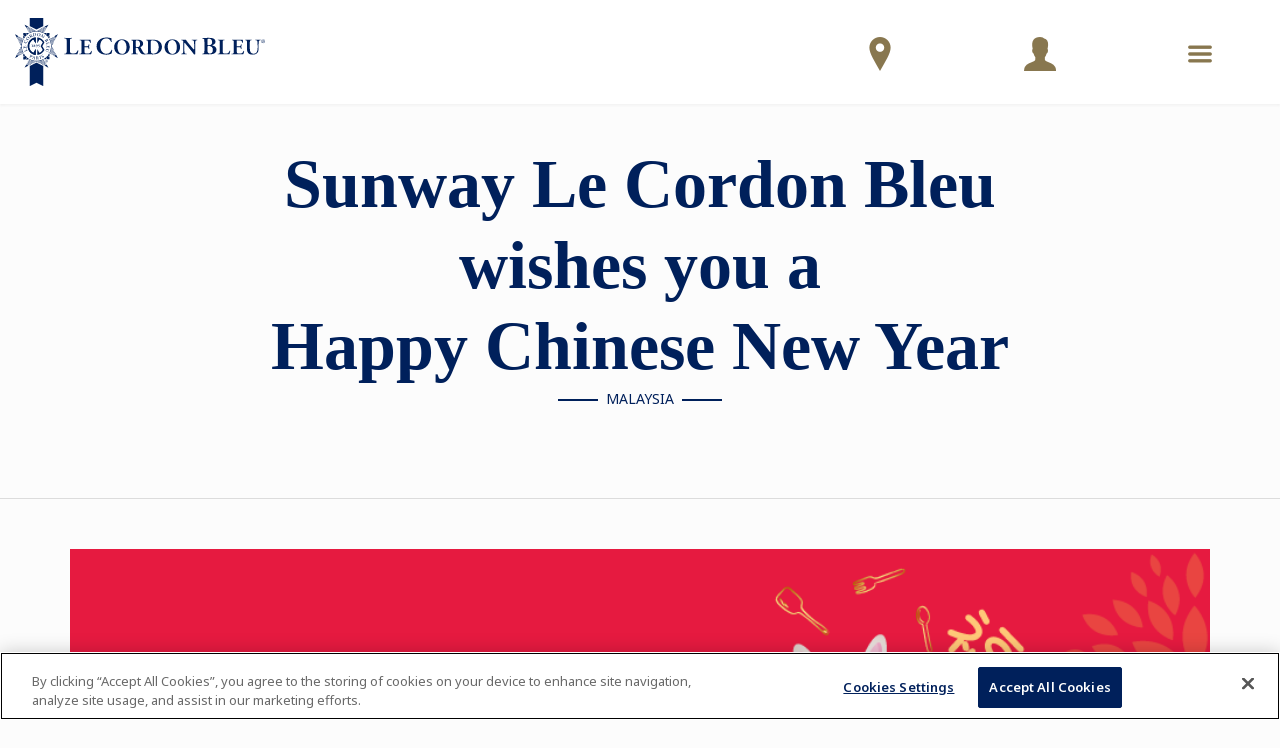

--- FILE ---
content_type: application/javascript
request_url: https://prism.app-us1.com/?a=801193971&u=https%3A%2F%2Fwww.cordonbleu.edu%2Fnews%2Fmalaysia-cny-2023%2Fen
body_size: 124
content:
window.visitorGlobalObject=window.visitorGlobalObject||window.prismGlobalObject;window.visitorGlobalObject.setVisitorId('eecd8f95-133c-4a8f-8ea8-a4322c73fb7c', '801193971');window.visitorGlobalObject.setWhitelistedServices('tracking', '801193971');

--- FILE ---
content_type: application/javascript
request_url: https://prism.app-us1.com/?a=66905122&u=https%3A%2F%2Fwww.cordonbleu.edu%2Fnews%2Fmalaysia-cny-2023%2Fen
body_size: -41
content:
window.visitorGlobalObject=window.visitorGlobalObject||window.prismGlobalObject;window.visitorGlobalObject.setVisitorId('c40412c8-9848-4358-b171-c8cceaf17590', '66905122');window.visitorGlobalObject.setWhitelistedServices('tracking', '66905122');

» What needs to be done: Each entry must be retyped word for word, with every image omitted.

» Written answer:
--- FILE ---
content_type: application/javascript
request_url: https://prism.app-us1.com/?a=801193971&u=https%3A%2F%2Fwww.cordonbleu.edu%2Fnews%2Fmalaysia-cny-2023%2Fen
body_size: 124
content:
window.visitorGlobalObject=window.visitorGlobalObject||window.prismGlobalObject;window.visitorGlobalObject.setVisitorId('eecd8f95-133c-4a8f-8ea8-a4322c73fb7c', '801193971');window.visitorGlobalObject.setWhitelistedServices('tracking', '801193971');

--- FILE ---
content_type: application/javascript
request_url: https://prism.app-us1.com/?a=66905122&u=https%3A%2F%2Fwww.cordonbleu.edu%2Fnews%2Fmalaysia-cny-2023%2Fen
body_size: -41
content:
window.visitorGlobalObject=window.visitorGlobalObject||window.prismGlobalObject;window.visitorGlobalObject.setVisitorId('c40412c8-9848-4358-b171-c8cceaf17590', '66905122');window.visitorGlobalObject.setWhitelistedServices('tracking', '66905122');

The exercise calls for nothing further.